It took me some time to get use to the old-fashioned name, but I have always loved breakfast in Ghana. My typical routine in West Legon was to wake up around 6 am and do a bit of reading. Before 7 am I would wander down to Haatso (pronounced HA-choh) junction (see map of Haatso above), buy a Daily Graphic (Ghana's paper of record) and a bowl of koko

As I understand it, koko originates with the Hausas of West Africa. It is a millet porridge, brownish in color, spiced with ginger (I think there are some variations on this). I add nkateɛ ("groundnuts," Americans say peanuts) and sugar (Ghanaian customers sometimes skip the sugar). I might be slightly off, but if I recall correctly, a bowl of koko was about 50 Ghana pesawas (less than 50 US cents) and then sometime 2007 it went up to 70 Ghana pesawas. I would often complement the millet porridge with one or two kose (Hausa, "bean cakes").


Rice and Milk

During one of several visits to Klikor, a Ewe village in the Volta Region of eastern Ghana, (roughly a 20 minute ride from the Togo border) a "small girl" served me what I assumed would be koko. But when I looked down at the bowl I was surprised to see something different but familiar--a rice and milk porridge--Ghanaians call it "rice water."[1]

This meal brought back memories and raised a few questions.

Rice and Milk
When I was a youngin' my mom would occasionally serve us rice and milk porridge--we added butter and sugar. In fact the porridge before me tasted nearly identical to my mom's porridge. So I got to wonderin' how this dish arrived in Ghana. 
 Was it an independent invention or was it introduced during colonialism or some other period? Was "rice water" an African meal that our enslaved Ancestors reproduced during slavery? 
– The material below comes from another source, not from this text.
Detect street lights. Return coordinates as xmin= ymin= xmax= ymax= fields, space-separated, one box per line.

Turns out that the latter query is not likely. Rice farming was introduced to European colonialist in North America by enslaved African women from the Grain Coast.[2] However, New World dairy consumption was apparently introduced by Europeans. [3]


Afro-Jewish America

My (adopted) mother was born and raised in Des Moines, Iowa. She wondered if the porridge might be of Jewish-American origin. She was raised by her grandmother who was half Jewish and half African American. Back in her grandmother's day, poor Jews and African Americans worked side-by-side in coalmine camps. It was not uncommon for Jewish women to have relationships with African American men in the camps. 
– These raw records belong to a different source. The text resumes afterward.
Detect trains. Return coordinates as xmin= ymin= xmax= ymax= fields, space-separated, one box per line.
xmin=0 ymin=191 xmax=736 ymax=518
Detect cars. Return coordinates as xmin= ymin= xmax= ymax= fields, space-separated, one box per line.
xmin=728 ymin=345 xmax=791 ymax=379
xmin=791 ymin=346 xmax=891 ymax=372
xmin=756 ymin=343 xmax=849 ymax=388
What I found really interesting about my mom's story is that she says her grandmother served rice in one of two ways: a porridge or they added eggs to make rice pudding ("we would add raisins for a treat"). (I checked online and found lots of references to German Jewish cuisine and rice puddings). She says she was not exposed to African American Soul Food until she was an adult and recalls being taken aback upon discovering that black folks ate rice for lunch and dinner with gravy. 
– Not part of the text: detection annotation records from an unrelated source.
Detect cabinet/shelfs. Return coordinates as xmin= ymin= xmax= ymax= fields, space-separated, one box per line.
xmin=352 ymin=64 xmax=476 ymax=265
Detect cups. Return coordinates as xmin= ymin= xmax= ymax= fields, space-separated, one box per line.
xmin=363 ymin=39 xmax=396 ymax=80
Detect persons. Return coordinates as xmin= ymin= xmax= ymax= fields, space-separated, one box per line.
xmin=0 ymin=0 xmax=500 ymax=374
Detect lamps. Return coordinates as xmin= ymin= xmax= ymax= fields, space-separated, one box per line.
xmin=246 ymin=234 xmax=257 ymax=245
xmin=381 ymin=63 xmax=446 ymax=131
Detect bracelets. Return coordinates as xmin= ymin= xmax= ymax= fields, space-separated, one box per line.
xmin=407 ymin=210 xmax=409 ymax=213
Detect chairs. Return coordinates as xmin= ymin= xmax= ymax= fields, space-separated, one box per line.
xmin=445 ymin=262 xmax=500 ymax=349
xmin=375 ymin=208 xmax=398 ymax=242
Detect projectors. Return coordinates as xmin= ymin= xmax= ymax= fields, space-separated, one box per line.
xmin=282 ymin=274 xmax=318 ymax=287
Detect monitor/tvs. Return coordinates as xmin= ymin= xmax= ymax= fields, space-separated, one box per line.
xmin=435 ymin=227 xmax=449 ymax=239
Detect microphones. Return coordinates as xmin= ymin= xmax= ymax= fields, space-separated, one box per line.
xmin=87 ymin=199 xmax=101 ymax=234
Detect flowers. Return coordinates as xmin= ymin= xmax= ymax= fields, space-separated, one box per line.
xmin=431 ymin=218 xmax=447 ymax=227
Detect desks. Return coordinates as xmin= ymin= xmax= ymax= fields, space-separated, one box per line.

The Strange Career of Rice and Milk Porridge

So there you have it. I initially thought I had uncovered another Africanism, but it turned out that my familiarity with the dish was actually owed to Jewish America. And the movement of the porridge seems to go in many different directions. I have read or have been told of versions in Spain, Latin America [4], Nigeria and Haiti. And I have had the Indian version many times. My guess is that it was diffused to some areas but independently invented in other areas. But it doesn't seem to have been a popular meal in the Black South. I am hoping to hear from some readers to clarify this. 


Notes

[1] Fran Osseo-Asare has a recipe for rice-water on her Africa cuisine blog. Ghanaians apparently use more water than my mom does but I could not tell the difference.

[2] The Grain (or Rice) Coast spanned much of what was known as the Upper Guinea Coast. It stretched from Senegambia to Sierra Leone. Rice farmers in this region were typically women. 

[3] There is more to this story. Joseph Harris, in his book Africanisms in American Culture (p. 40) notes that Africans have not been acknowledged for their contributions to the North American dairy industry.

[4] In South America the porridge is called arroz con leche ("rice with milk").